The long-promised growth of decentralized finance (DeFi) and real-world asset tokenization continues to fall short, according to a new research note from JPMorgan. Analyst Nikolaos Panigirtzoglou highlighted persistent stagnation in the space, noting that the sector has yet to fully recover from the 2022 crypto market crash.

DeFi Activity Still Below Peak

Total value locked (TVL) in DeFi remains well below 2021 highs, the report said, with most activity still dominated by crypto-native and retail participants. Despite advances in infrastructure—like permissioned lending platforms and KYC-enabled vaults—traditional institutions have been reluctant to engage meaningfully.

Barriers include fragmented global regulations, unclear legal frameworks for on-chain assets, and security concerns tied to smart contracts. Consequently, institutional crypto activity remains largely confined to Bitcoin (BTC), rather than broader DeFi applications.

Tokenization Fails to Scale

JPMorgan also noted that asset tokenization has yet to deliver on its early promise. While the space has grown to include $25 billion in tokenized assets and $8 billion in tokenized bonds—with growing use in money market funds—most projects remain small, illiquid, and pilot-stage.

Initiatives from major firms such as BlackRock’s BUIDL fund and Broadridge’s Distributed Ledger Repo (DLR) platform demonstrate some technical benefits, but real-world adoption and liquidity remain limited.

“In private markets, tokenization efforts are concentrated among a few players and lack active secondary markets,” Panigirtzoglou wrote.

Institutional Resistance to Transparency

A key hurdle, according to the report, is institutional discomfort with the transparency of public blockchains.
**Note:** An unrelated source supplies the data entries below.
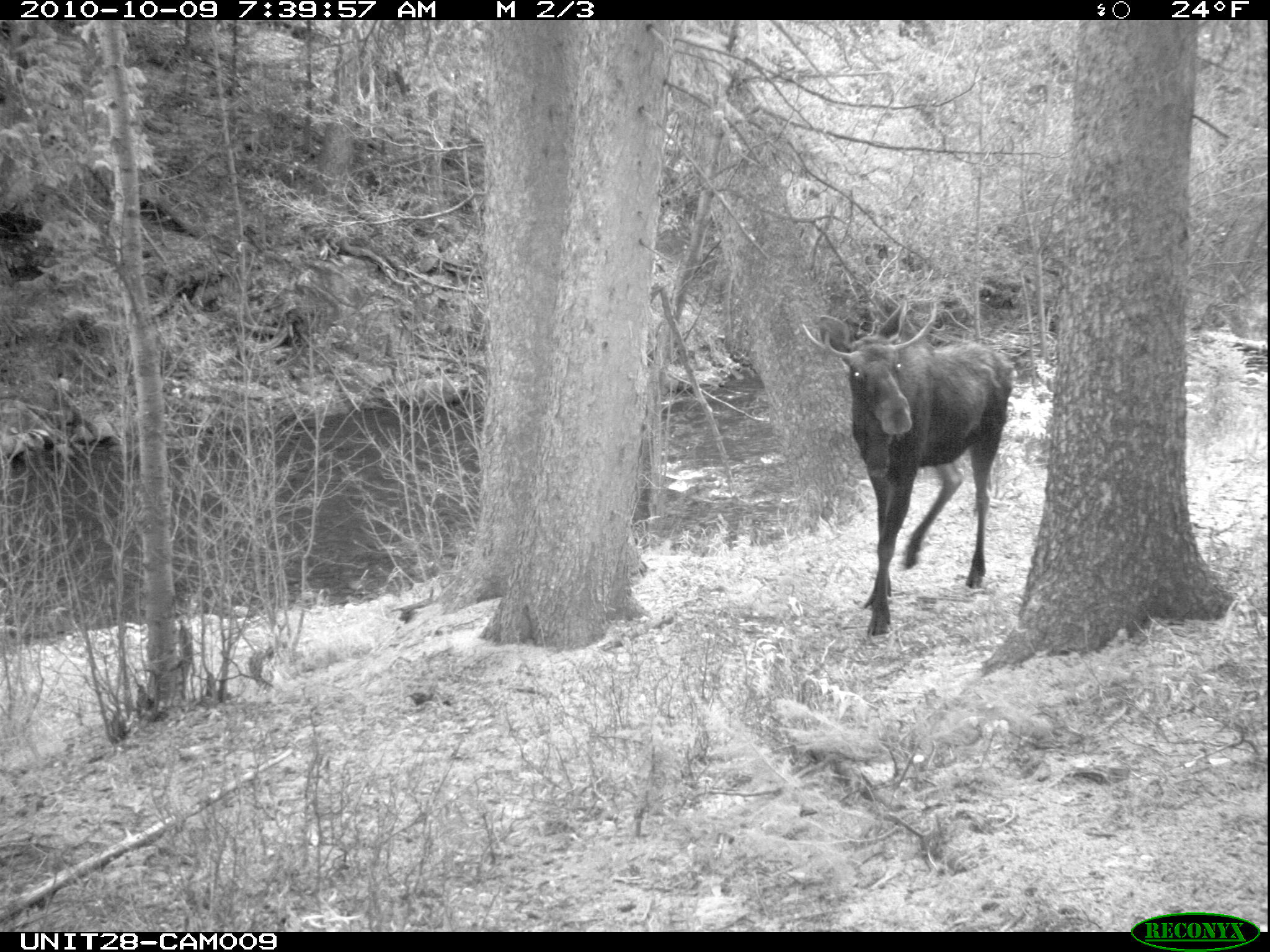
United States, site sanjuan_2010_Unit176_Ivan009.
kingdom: Animalia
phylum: Chordata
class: Mammalia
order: Artiodactyla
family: Cervidae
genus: Alces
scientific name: Alces alces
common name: moose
Alces alces (moose).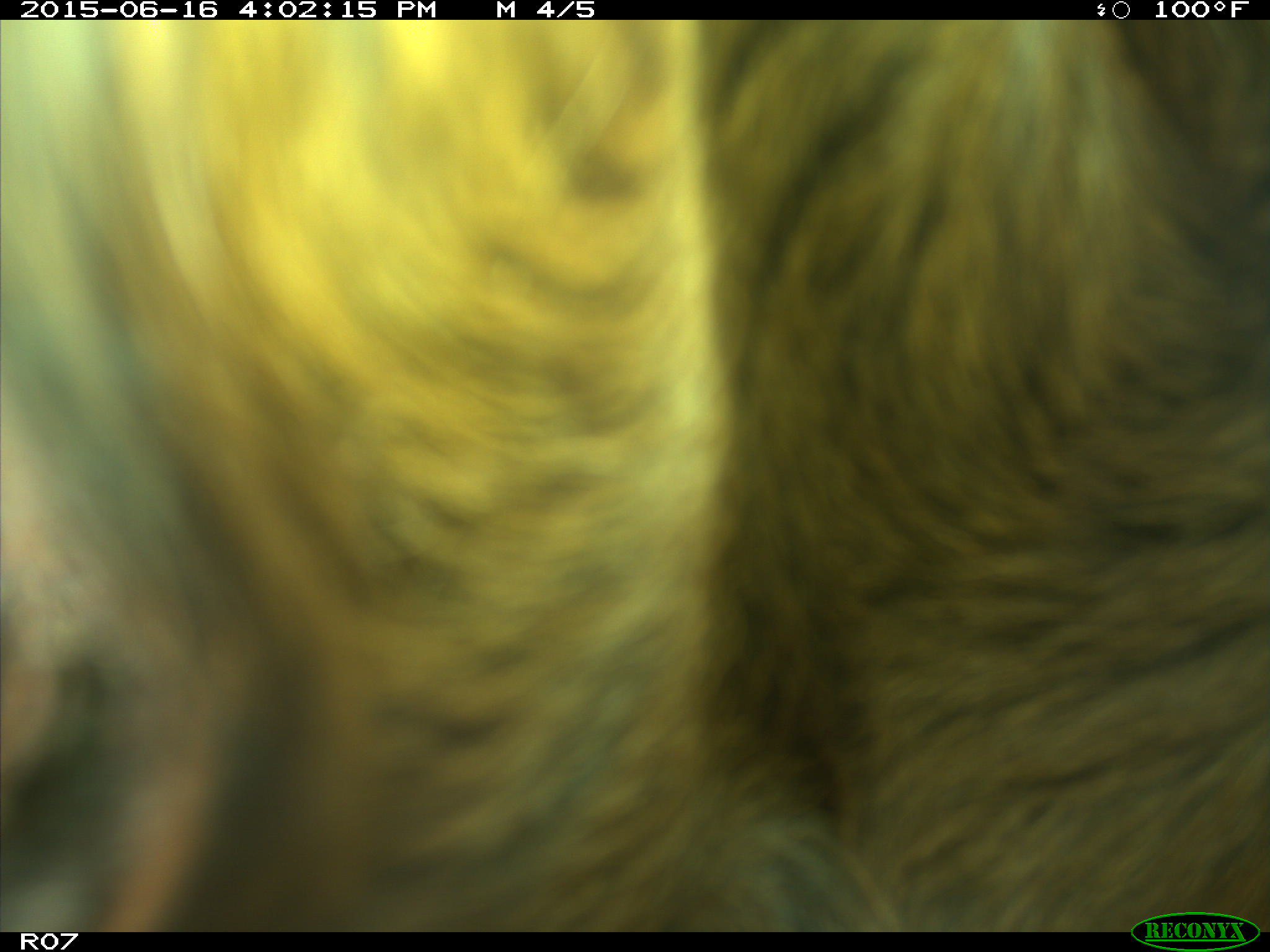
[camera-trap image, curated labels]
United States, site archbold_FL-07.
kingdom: Animalia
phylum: Chordata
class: Mammalia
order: Artiodactyla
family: Bovidae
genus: Bos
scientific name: Bos taurus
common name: domestic cow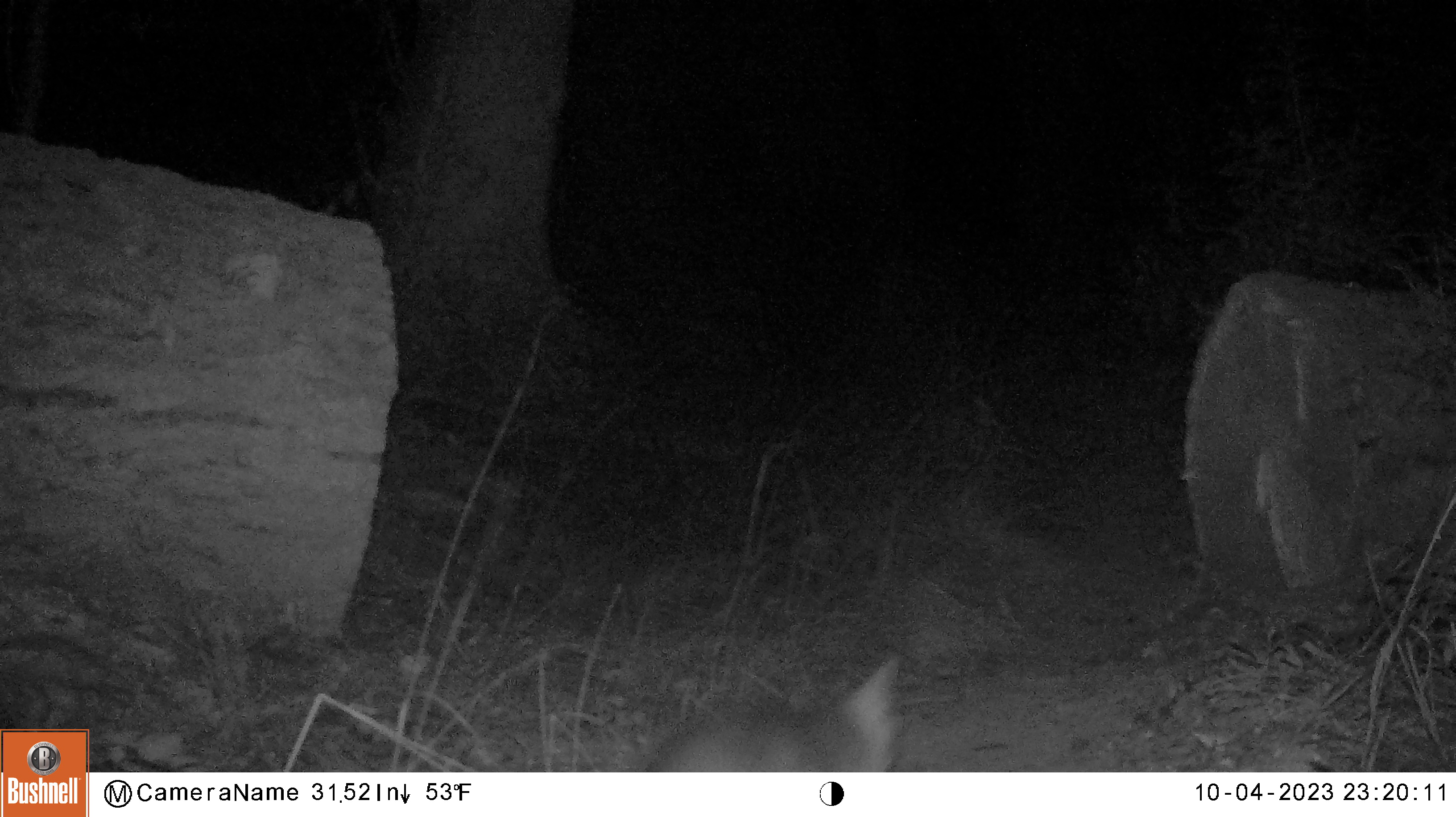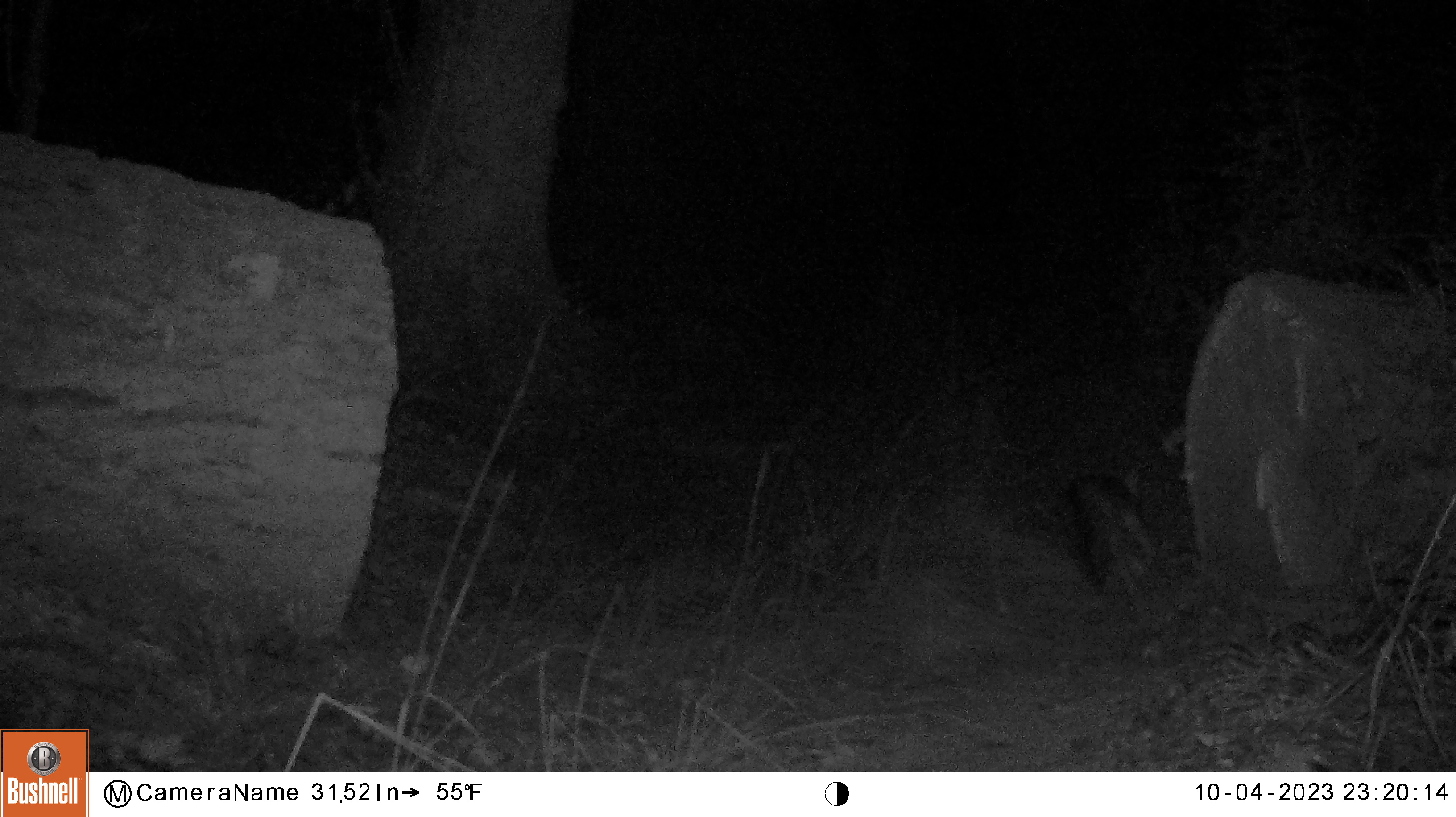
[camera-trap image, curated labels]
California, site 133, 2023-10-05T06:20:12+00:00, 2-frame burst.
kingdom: Animalia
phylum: Chordata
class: Mammalia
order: Carnivora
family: Canidae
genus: Urocyon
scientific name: Urocyon cinereoargenteus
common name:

Many traditional investors still prefer opaque execution environments like dark pools, and the trend of off-exchange equity trading continues to support this view.

Even with regulatory developments like the SEC’s “Project Crypto” pushing for clearer digital asset frameworks, JPMorgan remains skeptical that policy reform alone can drive widespread adoption.

“Traditional finance still doesn’t perceive an urgent need for blockchain,” the report concluded. “Fintech has already improved efficiency within the existing system, reducing the incentive to adopt tokenized alternatives.”